Nationalpark Braulio Carrillio

1978 wurde die Straße Braulio Carrillo eröffnet, welche San Jose im Zentraltal mit dem Hafen Limon in der Karibik verbindet. Im gleichen Jahr hat man einen Großteil der Zentralen Kordilleren zum Nationalpark Braulio Carrillio erklärt. Der Bau dieser Verbindungsstraße, welche sich quer durch dichten tropischen Regenwald windet, war aus wirtschaftlichen Gründen dringend notwenig. Man konnte durch das Bestimmen dieser unberührten Region in gewisser Weise eine Zerstörung verhindern, wenn auch die Straße durch dieses Gebiet stark befahren wird. Der Park besteht aus dichten, grünen Hängen, steilen Schluchten und einer noch sehr ursprünglichen Flora und Fauna. Der Park nimmt eine Fläche von rund 44.000 Hektar ein und erstreckt sich vom Vulkan Barva aus bis hinunter an den Beginn der karibischen Tiefebene. Er ist von unschätzbarem Wert für die Wasserversorgung des Landes. Aufgrund der unterschiedlichen Höhen findet man Nebelwald sowie tropischen Regenwald vor. Der Park beherbergt eine außerordentliche Tierartenvielfalt, darunter Faultiere, Brüllaffen, Quetzale, Prachthaubenadler, Jaguare, Ozeolote, Tapire und Baumstachler.
In der Pflanzenwelt sind weit mehr als 6000 bekannte Arten festgestellt worden, darunter auch viele Orchideenarten sowie Bromelien, Moose und Pilze, durch welche die Bäume eine unwirkliche Märchengestalt bekommen. Vergessen sie nicht, ein gutes Fernglas mitzunehmen, da die Tiere sehr scheu sind und sich nur selten Besuchern zeigen. Die vielen Singvögel werden das Bewußtsein von Freiheit und Natur bei ihren Wanderungen noch steigern.

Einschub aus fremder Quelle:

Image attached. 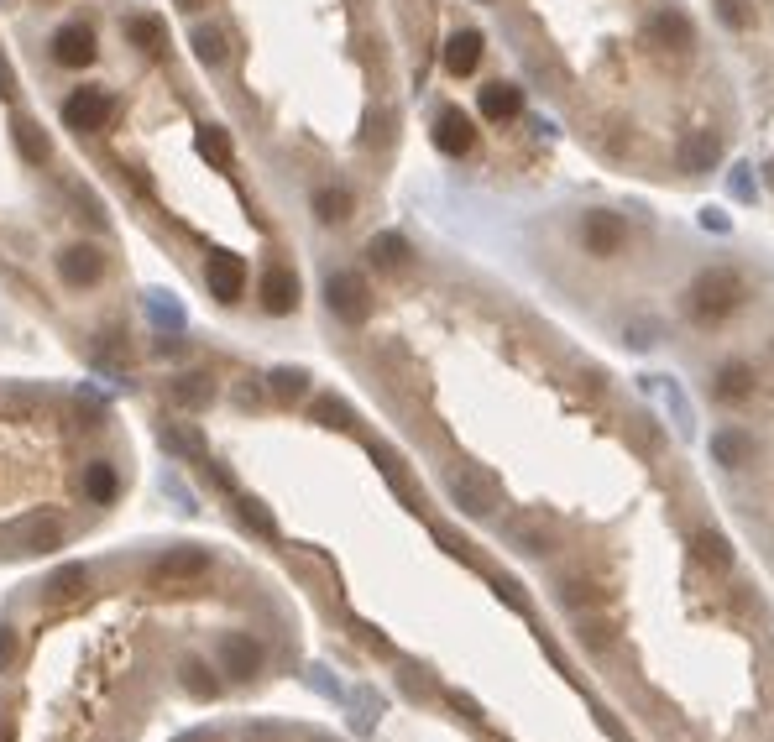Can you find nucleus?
Wrapping results in <instances>:
<instances>
[{"mask_svg": "<svg viewBox=\"0 0 774 742\" xmlns=\"http://www.w3.org/2000/svg\"><path fill=\"white\" fill-rule=\"evenodd\" d=\"M649 42H654L659 53H691V48H696V27H691V16H686V11H675V6L654 11V16H649Z\"/></svg>", "mask_w": 774, "mask_h": 742, "instance_id": "obj_5", "label": "nucleus"}, {"mask_svg": "<svg viewBox=\"0 0 774 742\" xmlns=\"http://www.w3.org/2000/svg\"><path fill=\"white\" fill-rule=\"evenodd\" d=\"M482 53H487V37L476 27H461L450 42H445V74L455 79H471L476 68H482Z\"/></svg>", "mask_w": 774, "mask_h": 742, "instance_id": "obj_9", "label": "nucleus"}, {"mask_svg": "<svg viewBox=\"0 0 774 742\" xmlns=\"http://www.w3.org/2000/svg\"><path fill=\"white\" fill-rule=\"evenodd\" d=\"M126 42H136V48H142V53H168V27H163V21H157V16H131L126 21Z\"/></svg>", "mask_w": 774, "mask_h": 742, "instance_id": "obj_25", "label": "nucleus"}, {"mask_svg": "<svg viewBox=\"0 0 774 742\" xmlns=\"http://www.w3.org/2000/svg\"><path fill=\"white\" fill-rule=\"evenodd\" d=\"M58 272H63V283L89 288V283H100V277H105V251L100 246H68L58 257Z\"/></svg>", "mask_w": 774, "mask_h": 742, "instance_id": "obj_12", "label": "nucleus"}, {"mask_svg": "<svg viewBox=\"0 0 774 742\" xmlns=\"http://www.w3.org/2000/svg\"><path fill=\"white\" fill-rule=\"evenodd\" d=\"M712 6H717V21H722V27H733V32L754 27V11H748V0H712Z\"/></svg>", "mask_w": 774, "mask_h": 742, "instance_id": "obj_35", "label": "nucleus"}, {"mask_svg": "<svg viewBox=\"0 0 774 742\" xmlns=\"http://www.w3.org/2000/svg\"><path fill=\"white\" fill-rule=\"evenodd\" d=\"M163 445L178 450V455H199V434H184V429H163Z\"/></svg>", "mask_w": 774, "mask_h": 742, "instance_id": "obj_38", "label": "nucleus"}, {"mask_svg": "<svg viewBox=\"0 0 774 742\" xmlns=\"http://www.w3.org/2000/svg\"><path fill=\"white\" fill-rule=\"evenodd\" d=\"M518 115H523V89L518 84H503V79L482 84V121L503 126V121H518Z\"/></svg>", "mask_w": 774, "mask_h": 742, "instance_id": "obj_17", "label": "nucleus"}, {"mask_svg": "<svg viewBox=\"0 0 774 742\" xmlns=\"http://www.w3.org/2000/svg\"><path fill=\"white\" fill-rule=\"evenodd\" d=\"M743 304V277L733 267H707V272H696L691 277V288H686V314L696 324H722V319H733Z\"/></svg>", "mask_w": 774, "mask_h": 742, "instance_id": "obj_1", "label": "nucleus"}, {"mask_svg": "<svg viewBox=\"0 0 774 742\" xmlns=\"http://www.w3.org/2000/svg\"><path fill=\"white\" fill-rule=\"evenodd\" d=\"M199 152L210 157L215 168H231V162H236V147H231V136H225L220 126H204L199 131Z\"/></svg>", "mask_w": 774, "mask_h": 742, "instance_id": "obj_31", "label": "nucleus"}, {"mask_svg": "<svg viewBox=\"0 0 774 742\" xmlns=\"http://www.w3.org/2000/svg\"><path fill=\"white\" fill-rule=\"evenodd\" d=\"M220 669L231 680H252L257 669H262V643L252 633H225L220 638Z\"/></svg>", "mask_w": 774, "mask_h": 742, "instance_id": "obj_8", "label": "nucleus"}, {"mask_svg": "<svg viewBox=\"0 0 774 742\" xmlns=\"http://www.w3.org/2000/svg\"><path fill=\"white\" fill-rule=\"evenodd\" d=\"M450 497H455V507H461L466 518H487L492 513V502H497V492H492V481H482V476H450Z\"/></svg>", "mask_w": 774, "mask_h": 742, "instance_id": "obj_15", "label": "nucleus"}, {"mask_svg": "<svg viewBox=\"0 0 774 742\" xmlns=\"http://www.w3.org/2000/svg\"><path fill=\"white\" fill-rule=\"evenodd\" d=\"M189 48H194V58H199L204 68H220L225 58H231V37H225L220 27H194Z\"/></svg>", "mask_w": 774, "mask_h": 742, "instance_id": "obj_26", "label": "nucleus"}, {"mask_svg": "<svg viewBox=\"0 0 774 742\" xmlns=\"http://www.w3.org/2000/svg\"><path fill=\"white\" fill-rule=\"evenodd\" d=\"M53 58L63 68H84V63H95V32L84 27V21H68V27L53 32Z\"/></svg>", "mask_w": 774, "mask_h": 742, "instance_id": "obj_11", "label": "nucleus"}, {"mask_svg": "<svg viewBox=\"0 0 774 742\" xmlns=\"http://www.w3.org/2000/svg\"><path fill=\"white\" fill-rule=\"evenodd\" d=\"M555 601H560V612H591L602 601V586L591 581V575H560V581H555Z\"/></svg>", "mask_w": 774, "mask_h": 742, "instance_id": "obj_20", "label": "nucleus"}, {"mask_svg": "<svg viewBox=\"0 0 774 742\" xmlns=\"http://www.w3.org/2000/svg\"><path fill=\"white\" fill-rule=\"evenodd\" d=\"M16 147H21V157H27L32 168H37V162H48V136L37 131V121H16Z\"/></svg>", "mask_w": 774, "mask_h": 742, "instance_id": "obj_32", "label": "nucleus"}, {"mask_svg": "<svg viewBox=\"0 0 774 742\" xmlns=\"http://www.w3.org/2000/svg\"><path fill=\"white\" fill-rule=\"evenodd\" d=\"M267 387H272V398L293 403V398H304V392H309V377H304L299 366H278V371L267 377Z\"/></svg>", "mask_w": 774, "mask_h": 742, "instance_id": "obj_30", "label": "nucleus"}, {"mask_svg": "<svg viewBox=\"0 0 774 742\" xmlns=\"http://www.w3.org/2000/svg\"><path fill=\"white\" fill-rule=\"evenodd\" d=\"M769 356H774V340H769Z\"/></svg>", "mask_w": 774, "mask_h": 742, "instance_id": "obj_45", "label": "nucleus"}, {"mask_svg": "<svg viewBox=\"0 0 774 742\" xmlns=\"http://www.w3.org/2000/svg\"><path fill=\"white\" fill-rule=\"evenodd\" d=\"M450 706H455V711H461V716H466V722H482V706H476V701H471V695H466V690H450Z\"/></svg>", "mask_w": 774, "mask_h": 742, "instance_id": "obj_39", "label": "nucleus"}, {"mask_svg": "<svg viewBox=\"0 0 774 742\" xmlns=\"http://www.w3.org/2000/svg\"><path fill=\"white\" fill-rule=\"evenodd\" d=\"M508 544H518L523 554H534V560H544V554L560 549L555 528H544V523H534V518H513V523H508Z\"/></svg>", "mask_w": 774, "mask_h": 742, "instance_id": "obj_18", "label": "nucleus"}, {"mask_svg": "<svg viewBox=\"0 0 774 742\" xmlns=\"http://www.w3.org/2000/svg\"><path fill=\"white\" fill-rule=\"evenodd\" d=\"M712 398L717 403H748L754 398V366L748 361H722L712 377Z\"/></svg>", "mask_w": 774, "mask_h": 742, "instance_id": "obj_14", "label": "nucleus"}, {"mask_svg": "<svg viewBox=\"0 0 774 742\" xmlns=\"http://www.w3.org/2000/svg\"><path fill=\"white\" fill-rule=\"evenodd\" d=\"M48 591H53V601H74V596H84V591H89V570H84V565H63L53 581H48Z\"/></svg>", "mask_w": 774, "mask_h": 742, "instance_id": "obj_29", "label": "nucleus"}, {"mask_svg": "<svg viewBox=\"0 0 774 742\" xmlns=\"http://www.w3.org/2000/svg\"><path fill=\"white\" fill-rule=\"evenodd\" d=\"M712 455L722 460V466H754L759 445H754V434H748V429H722L712 439Z\"/></svg>", "mask_w": 774, "mask_h": 742, "instance_id": "obj_23", "label": "nucleus"}, {"mask_svg": "<svg viewBox=\"0 0 774 742\" xmlns=\"http://www.w3.org/2000/svg\"><path fill=\"white\" fill-rule=\"evenodd\" d=\"M110 115H116V105H110L105 89H74V95L63 100V121L74 131H105Z\"/></svg>", "mask_w": 774, "mask_h": 742, "instance_id": "obj_4", "label": "nucleus"}, {"mask_svg": "<svg viewBox=\"0 0 774 742\" xmlns=\"http://www.w3.org/2000/svg\"><path fill=\"white\" fill-rule=\"evenodd\" d=\"M325 304L335 319H346V324H361L372 314V288H367V277L361 272H335L330 283H325Z\"/></svg>", "mask_w": 774, "mask_h": 742, "instance_id": "obj_3", "label": "nucleus"}, {"mask_svg": "<svg viewBox=\"0 0 774 742\" xmlns=\"http://www.w3.org/2000/svg\"><path fill=\"white\" fill-rule=\"evenodd\" d=\"M184 690H194V695H204V701H210V695L220 690V685H215V675H210V664L184 659Z\"/></svg>", "mask_w": 774, "mask_h": 742, "instance_id": "obj_33", "label": "nucleus"}, {"mask_svg": "<svg viewBox=\"0 0 774 742\" xmlns=\"http://www.w3.org/2000/svg\"><path fill=\"white\" fill-rule=\"evenodd\" d=\"M309 204H314V215H320L325 225H346L356 215V199H351V189H340V183H320Z\"/></svg>", "mask_w": 774, "mask_h": 742, "instance_id": "obj_21", "label": "nucleus"}, {"mask_svg": "<svg viewBox=\"0 0 774 742\" xmlns=\"http://www.w3.org/2000/svg\"><path fill=\"white\" fill-rule=\"evenodd\" d=\"M58 544H63V523L48 518V523H27V528H21V539H16L11 554H48Z\"/></svg>", "mask_w": 774, "mask_h": 742, "instance_id": "obj_27", "label": "nucleus"}, {"mask_svg": "<svg viewBox=\"0 0 774 742\" xmlns=\"http://www.w3.org/2000/svg\"><path fill=\"white\" fill-rule=\"evenodd\" d=\"M309 419H320V424H330V429H346L351 413H346V403H340V398H314V403H309Z\"/></svg>", "mask_w": 774, "mask_h": 742, "instance_id": "obj_34", "label": "nucleus"}, {"mask_svg": "<svg viewBox=\"0 0 774 742\" xmlns=\"http://www.w3.org/2000/svg\"><path fill=\"white\" fill-rule=\"evenodd\" d=\"M623 241H628V220L618 210H591L581 220V251H586V257L607 262V257H618V251H623Z\"/></svg>", "mask_w": 774, "mask_h": 742, "instance_id": "obj_2", "label": "nucleus"}, {"mask_svg": "<svg viewBox=\"0 0 774 742\" xmlns=\"http://www.w3.org/2000/svg\"><path fill=\"white\" fill-rule=\"evenodd\" d=\"M84 492L95 497V502H116V492H121V476H116V466H105V460H95V466H89V476H84Z\"/></svg>", "mask_w": 774, "mask_h": 742, "instance_id": "obj_28", "label": "nucleus"}, {"mask_svg": "<svg viewBox=\"0 0 774 742\" xmlns=\"http://www.w3.org/2000/svg\"><path fill=\"white\" fill-rule=\"evenodd\" d=\"M576 638L591 648V654H602V648L612 643V628H607V622L602 617H581V628H576Z\"/></svg>", "mask_w": 774, "mask_h": 742, "instance_id": "obj_36", "label": "nucleus"}, {"mask_svg": "<svg viewBox=\"0 0 774 742\" xmlns=\"http://www.w3.org/2000/svg\"><path fill=\"white\" fill-rule=\"evenodd\" d=\"M262 309L267 314H293L299 309V272L293 267H267L262 272Z\"/></svg>", "mask_w": 774, "mask_h": 742, "instance_id": "obj_10", "label": "nucleus"}, {"mask_svg": "<svg viewBox=\"0 0 774 742\" xmlns=\"http://www.w3.org/2000/svg\"><path fill=\"white\" fill-rule=\"evenodd\" d=\"M722 162V136L717 131H691L686 142H680V168L686 173H712Z\"/></svg>", "mask_w": 774, "mask_h": 742, "instance_id": "obj_16", "label": "nucleus"}, {"mask_svg": "<svg viewBox=\"0 0 774 742\" xmlns=\"http://www.w3.org/2000/svg\"><path fill=\"white\" fill-rule=\"evenodd\" d=\"M204 570H210V554L204 549H168L152 565V586H184V581H199Z\"/></svg>", "mask_w": 774, "mask_h": 742, "instance_id": "obj_6", "label": "nucleus"}, {"mask_svg": "<svg viewBox=\"0 0 774 742\" xmlns=\"http://www.w3.org/2000/svg\"><path fill=\"white\" fill-rule=\"evenodd\" d=\"M168 392H173V403H178V408H189V413H199V408H210V403H215V382L204 377V371H184V377H178Z\"/></svg>", "mask_w": 774, "mask_h": 742, "instance_id": "obj_24", "label": "nucleus"}, {"mask_svg": "<svg viewBox=\"0 0 774 742\" xmlns=\"http://www.w3.org/2000/svg\"><path fill=\"white\" fill-rule=\"evenodd\" d=\"M236 507H241V518H246V523H252V528L262 533V539H272V533H278V523H272V518H267V507H262L257 497H236Z\"/></svg>", "mask_w": 774, "mask_h": 742, "instance_id": "obj_37", "label": "nucleus"}, {"mask_svg": "<svg viewBox=\"0 0 774 742\" xmlns=\"http://www.w3.org/2000/svg\"><path fill=\"white\" fill-rule=\"evenodd\" d=\"M11 664H16V633L0 628V669H11Z\"/></svg>", "mask_w": 774, "mask_h": 742, "instance_id": "obj_40", "label": "nucleus"}, {"mask_svg": "<svg viewBox=\"0 0 774 742\" xmlns=\"http://www.w3.org/2000/svg\"><path fill=\"white\" fill-rule=\"evenodd\" d=\"M497 591H503V601H508V607H523V596H518V586L508 581V575H497Z\"/></svg>", "mask_w": 774, "mask_h": 742, "instance_id": "obj_41", "label": "nucleus"}, {"mask_svg": "<svg viewBox=\"0 0 774 742\" xmlns=\"http://www.w3.org/2000/svg\"><path fill=\"white\" fill-rule=\"evenodd\" d=\"M764 178H769V183H774V162H769V168H764Z\"/></svg>", "mask_w": 774, "mask_h": 742, "instance_id": "obj_43", "label": "nucleus"}, {"mask_svg": "<svg viewBox=\"0 0 774 742\" xmlns=\"http://www.w3.org/2000/svg\"><path fill=\"white\" fill-rule=\"evenodd\" d=\"M367 257H372V267H382V272H398V267L414 262V246H408L398 230H382V236L367 241Z\"/></svg>", "mask_w": 774, "mask_h": 742, "instance_id": "obj_22", "label": "nucleus"}, {"mask_svg": "<svg viewBox=\"0 0 774 742\" xmlns=\"http://www.w3.org/2000/svg\"><path fill=\"white\" fill-rule=\"evenodd\" d=\"M471 142H476V126H471V115L466 110H440V121H435V147L445 152V157H466L471 152Z\"/></svg>", "mask_w": 774, "mask_h": 742, "instance_id": "obj_13", "label": "nucleus"}, {"mask_svg": "<svg viewBox=\"0 0 774 742\" xmlns=\"http://www.w3.org/2000/svg\"><path fill=\"white\" fill-rule=\"evenodd\" d=\"M204 283H210V293L220 298V304H236V298L246 293V262L231 257V251H215V257L204 262Z\"/></svg>", "mask_w": 774, "mask_h": 742, "instance_id": "obj_7", "label": "nucleus"}, {"mask_svg": "<svg viewBox=\"0 0 774 742\" xmlns=\"http://www.w3.org/2000/svg\"><path fill=\"white\" fill-rule=\"evenodd\" d=\"M691 554H696V565H707V570H733V544H727L722 528H696Z\"/></svg>", "mask_w": 774, "mask_h": 742, "instance_id": "obj_19", "label": "nucleus"}, {"mask_svg": "<svg viewBox=\"0 0 774 742\" xmlns=\"http://www.w3.org/2000/svg\"><path fill=\"white\" fill-rule=\"evenodd\" d=\"M178 6H184V11H199V6H204V0H178Z\"/></svg>", "mask_w": 774, "mask_h": 742, "instance_id": "obj_42", "label": "nucleus"}, {"mask_svg": "<svg viewBox=\"0 0 774 742\" xmlns=\"http://www.w3.org/2000/svg\"><path fill=\"white\" fill-rule=\"evenodd\" d=\"M6 737H11V732H6V727H0V742H6Z\"/></svg>", "mask_w": 774, "mask_h": 742, "instance_id": "obj_44", "label": "nucleus"}]
</instances>
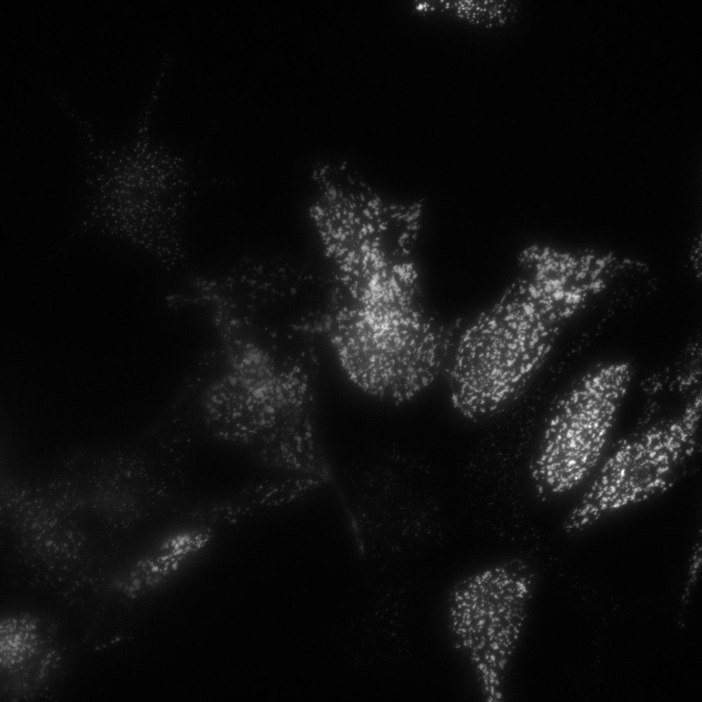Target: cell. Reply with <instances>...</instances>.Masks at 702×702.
Here are the masks:
<instances>
[{"label": "cell", "mask_w": 702, "mask_h": 702, "mask_svg": "<svg viewBox=\"0 0 702 702\" xmlns=\"http://www.w3.org/2000/svg\"><path fill=\"white\" fill-rule=\"evenodd\" d=\"M561 322L523 281L463 333L450 372L451 401L481 421L505 409L550 353Z\"/></svg>", "instance_id": "cell-1"}, {"label": "cell", "mask_w": 702, "mask_h": 702, "mask_svg": "<svg viewBox=\"0 0 702 702\" xmlns=\"http://www.w3.org/2000/svg\"><path fill=\"white\" fill-rule=\"evenodd\" d=\"M420 306L350 307L335 315L332 341L348 374L363 389L402 402L435 379L449 339Z\"/></svg>", "instance_id": "cell-2"}, {"label": "cell", "mask_w": 702, "mask_h": 702, "mask_svg": "<svg viewBox=\"0 0 702 702\" xmlns=\"http://www.w3.org/2000/svg\"><path fill=\"white\" fill-rule=\"evenodd\" d=\"M701 407L642 428L619 441L567 516L566 532L582 531L605 516L669 489L698 447Z\"/></svg>", "instance_id": "cell-3"}, {"label": "cell", "mask_w": 702, "mask_h": 702, "mask_svg": "<svg viewBox=\"0 0 702 702\" xmlns=\"http://www.w3.org/2000/svg\"><path fill=\"white\" fill-rule=\"evenodd\" d=\"M533 592L528 565L513 559L459 581L449 597L457 647L468 655L491 700L502 697L505 670L517 646Z\"/></svg>", "instance_id": "cell-4"}, {"label": "cell", "mask_w": 702, "mask_h": 702, "mask_svg": "<svg viewBox=\"0 0 702 702\" xmlns=\"http://www.w3.org/2000/svg\"><path fill=\"white\" fill-rule=\"evenodd\" d=\"M82 500L65 479L15 480L1 491V513L23 559L49 581H68L85 558Z\"/></svg>", "instance_id": "cell-5"}, {"label": "cell", "mask_w": 702, "mask_h": 702, "mask_svg": "<svg viewBox=\"0 0 702 702\" xmlns=\"http://www.w3.org/2000/svg\"><path fill=\"white\" fill-rule=\"evenodd\" d=\"M618 414L614 402L589 386L566 389L552 404L529 464L538 496L565 494L602 459Z\"/></svg>", "instance_id": "cell-6"}, {"label": "cell", "mask_w": 702, "mask_h": 702, "mask_svg": "<svg viewBox=\"0 0 702 702\" xmlns=\"http://www.w3.org/2000/svg\"><path fill=\"white\" fill-rule=\"evenodd\" d=\"M88 503L107 524L127 528L145 517L163 492L144 462L114 452L94 465L88 480Z\"/></svg>", "instance_id": "cell-7"}, {"label": "cell", "mask_w": 702, "mask_h": 702, "mask_svg": "<svg viewBox=\"0 0 702 702\" xmlns=\"http://www.w3.org/2000/svg\"><path fill=\"white\" fill-rule=\"evenodd\" d=\"M54 636L41 620L19 614L1 622V670L14 691H38L58 669Z\"/></svg>", "instance_id": "cell-8"}, {"label": "cell", "mask_w": 702, "mask_h": 702, "mask_svg": "<svg viewBox=\"0 0 702 702\" xmlns=\"http://www.w3.org/2000/svg\"><path fill=\"white\" fill-rule=\"evenodd\" d=\"M212 536V530L206 526L185 529L169 535L138 562L133 585L140 590L156 587L176 572L189 556L205 547Z\"/></svg>", "instance_id": "cell-9"}, {"label": "cell", "mask_w": 702, "mask_h": 702, "mask_svg": "<svg viewBox=\"0 0 702 702\" xmlns=\"http://www.w3.org/2000/svg\"><path fill=\"white\" fill-rule=\"evenodd\" d=\"M84 123H85V124H86V125H88V123H89L88 122V121H87V120H86V119H84Z\"/></svg>", "instance_id": "cell-10"}, {"label": "cell", "mask_w": 702, "mask_h": 702, "mask_svg": "<svg viewBox=\"0 0 702 702\" xmlns=\"http://www.w3.org/2000/svg\"><path fill=\"white\" fill-rule=\"evenodd\" d=\"M88 137L90 138H92V135L89 132L88 133Z\"/></svg>", "instance_id": "cell-11"}, {"label": "cell", "mask_w": 702, "mask_h": 702, "mask_svg": "<svg viewBox=\"0 0 702 702\" xmlns=\"http://www.w3.org/2000/svg\"><path fill=\"white\" fill-rule=\"evenodd\" d=\"M159 83H160V80H158L157 84H156V86H158Z\"/></svg>", "instance_id": "cell-12"}, {"label": "cell", "mask_w": 702, "mask_h": 702, "mask_svg": "<svg viewBox=\"0 0 702 702\" xmlns=\"http://www.w3.org/2000/svg\"><path fill=\"white\" fill-rule=\"evenodd\" d=\"M87 126H88V127H92V126H93V125H92L91 123H88V124L87 125Z\"/></svg>", "instance_id": "cell-13"}, {"label": "cell", "mask_w": 702, "mask_h": 702, "mask_svg": "<svg viewBox=\"0 0 702 702\" xmlns=\"http://www.w3.org/2000/svg\"><path fill=\"white\" fill-rule=\"evenodd\" d=\"M93 141H94V138H90V142H93Z\"/></svg>", "instance_id": "cell-14"}]
</instances>
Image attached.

Der Park ist täglich von 8 Uhr bis 16 Uhr geöffnet. Kurz nach der Gebührenstation auf der Straße nach Limon kommen sie an den ersten Eingang, kurz vor dem Straßentunnel gelegen. Von der Rancherstation führt ein Wanderweg zu einem Aussichtspunkt. Er ist etwa 2 km lang, nimmt jedoch wegen der starken Steigungen und Gefälle 2 Stunden in Anspruch. Der nächste Eingang zum Park befindet sich etwa 2 km nach dem Straßentunnel. Ein Schild macht sie darauf aufmerksam. Von dieser Stelle aus können sie können sie Wanderungen von vielen Kilometern Länge unternehmen, die jedoch nicht mehr mit Wandern zu tun haben und schon eher in den Bereich des Kletterns fallen. Die Wege führen bis hinunter zum Rio Sucio sowie zum Rio Hondura, welcher oft durchquert werden muß. Ein letzter Parkeingang befindet sich etwa 20 km nach dem Straßentunnel auf der rechten Seite. Von hier aus können sie zwei angelegte Rundwanderwege gehen, die Dauer beträgt etwa eineinhalb bis 2 Stunden.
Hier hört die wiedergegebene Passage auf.